'18 Okanlami Family Fellow: Dr. Rania Mohammed

Author: Gene Stowe

Rania Ibrahim MohammedRania Ibrahim Mohammed

Dr. Rania Mohammed, who earned her M.D. in Ethiopia in 2010 and worked for nearly four years at the Armed Forces Referral Teaching General Hospital, decided during her pediatrics residency to take a new route for greater social impact. At a colleague’s invitation, she became cofounder of Telemed-Hellodoctor Ethiopia, a technology startup aimed at providing patients with instant phone links for physicians in the underserved country. The three-year experience of writing grants, recruiting doctors, and facing startup challenges confirmed her direction.

“It opened my eyes to entrepreneurship and how innovation can solve things,” Mohammed said. “It built up my curiosity. I started to see the world not just as a clinician. I realized that a clinician with business skills can solve problems.”

Last year, Mohammed came to Notre Dame as a fellow with the Young African Leaders Initiative (YALI), a six-week international program managed on campus by a collaboration of institutions including the Notre Dame Initiative for Global Development, the Mendoza College of Business, the Kellogg Institute for International Studies’ Ford Family Program in Human Development Studies and Solidarity, and ESTEEM. Her mentor was ESTEEM Director David Murphy.

“I felt like I needed the soft skills,” she said. “Coming here allowed me to get exposure to that. I shared a lot of my dreams, my aspirations, what I wanted to do.”
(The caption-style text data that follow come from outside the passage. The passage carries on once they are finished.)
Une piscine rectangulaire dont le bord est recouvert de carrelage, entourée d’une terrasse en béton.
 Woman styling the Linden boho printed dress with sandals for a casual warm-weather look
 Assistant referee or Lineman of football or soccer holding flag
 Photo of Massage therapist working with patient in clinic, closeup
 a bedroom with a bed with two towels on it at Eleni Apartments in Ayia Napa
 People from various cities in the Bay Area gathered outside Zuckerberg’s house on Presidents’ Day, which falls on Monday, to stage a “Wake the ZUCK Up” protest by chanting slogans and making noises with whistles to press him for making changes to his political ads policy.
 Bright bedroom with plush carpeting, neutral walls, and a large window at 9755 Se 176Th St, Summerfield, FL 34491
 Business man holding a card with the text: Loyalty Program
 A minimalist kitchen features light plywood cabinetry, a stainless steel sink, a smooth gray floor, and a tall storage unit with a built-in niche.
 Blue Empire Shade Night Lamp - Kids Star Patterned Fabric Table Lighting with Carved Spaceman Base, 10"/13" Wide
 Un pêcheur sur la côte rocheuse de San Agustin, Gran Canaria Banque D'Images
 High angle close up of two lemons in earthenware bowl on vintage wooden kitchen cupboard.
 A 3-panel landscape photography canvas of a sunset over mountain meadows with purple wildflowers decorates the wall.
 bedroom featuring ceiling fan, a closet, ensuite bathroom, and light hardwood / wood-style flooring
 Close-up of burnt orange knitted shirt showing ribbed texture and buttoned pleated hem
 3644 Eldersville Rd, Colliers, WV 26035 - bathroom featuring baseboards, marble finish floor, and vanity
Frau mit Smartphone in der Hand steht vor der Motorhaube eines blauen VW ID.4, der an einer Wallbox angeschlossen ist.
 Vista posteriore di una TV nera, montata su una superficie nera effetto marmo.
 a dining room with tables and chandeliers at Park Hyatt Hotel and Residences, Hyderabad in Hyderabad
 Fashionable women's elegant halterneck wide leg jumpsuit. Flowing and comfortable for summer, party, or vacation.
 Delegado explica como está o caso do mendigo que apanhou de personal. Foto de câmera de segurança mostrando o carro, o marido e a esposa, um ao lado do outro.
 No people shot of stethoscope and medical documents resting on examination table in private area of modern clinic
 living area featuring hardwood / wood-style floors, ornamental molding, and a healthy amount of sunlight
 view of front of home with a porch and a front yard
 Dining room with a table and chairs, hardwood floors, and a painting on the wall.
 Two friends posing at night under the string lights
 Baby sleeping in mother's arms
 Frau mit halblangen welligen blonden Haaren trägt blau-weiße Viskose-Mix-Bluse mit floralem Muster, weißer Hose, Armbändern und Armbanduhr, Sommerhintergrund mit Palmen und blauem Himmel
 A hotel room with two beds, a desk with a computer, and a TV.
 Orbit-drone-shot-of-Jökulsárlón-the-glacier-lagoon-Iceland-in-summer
She also met Dr. Bunmi Okanlami, a retired intensive care pediatrician in South Bend whose son, Dr. Feranmi Okanlami, graduated from ESTEEM in 2015. When she returned to Ethiopia, Mohammed helped start the Office of Innovative Strategies and Operations and the Office of International Communications and Partnerships, a public-private partnership with Saint Paul's Millennium Medical College. Health care institutions in Ethiopia typically are run by physicians with no business management training, weakening their effectiveness.

“We always use our clinical mind in making our decisions,” she says. “I’ve seen that in so many places, like the Ministry of Health, fail. I feel like what I’m doing here at ESTEEM is helping me come up with an easier way of learning business while implementing it. This is more hands-on, and I get to take what is more useful for me. I get to take it back home.”

Mohammed, who received the first Okanlami Family Fellowship to ESTEEM, is conducting her capstone project with a variant of technology developed in Sunny Shah’s laboratory to provide cervical cancer diagnosis in resource-limited companies, especially East Africa. She says ESTEEM offers a broader experience of the Notre Dame community than her YALI program.

“I feel like in such a short time you feel like you’re already part of the alumni and you have easy access to whomever is valuable to you,” she says. “The class is made up of people from a lot of different backgrounds. It kind of opened my eyes again to see how we really transfer skills among each other. Some of them are working on science products and medical products and have no background in that but have soft skills. Others have the technical skills and need soft skills. That really helped me understand this whole team dynamics. We did a lot of group work at the beginning.”

The host of industry speakers in the program provide insights into an entrepreneurial ecosystem very different from Ethiopia’s. “There’s a difference between here and emerging markets,” Mohammed says. “It’s a very different perspective. Every day is a learning opportunity for me.”

In particular, ESTEEM’s elevator pitches and other communications skills fill a gap in Ethiopia’s system. “Back home, we have a challenge of public speaking – not only communication skills but selling your product, describing it, talking about it, being encouraged to speak,” she says. “We all have these great ideas that come into the market but nobody knows how to pitch it. We lack the skill of delivery. Coming here has shown me the importance of that. These are skills I’m really working hard right now to grasp so I can take them back home.”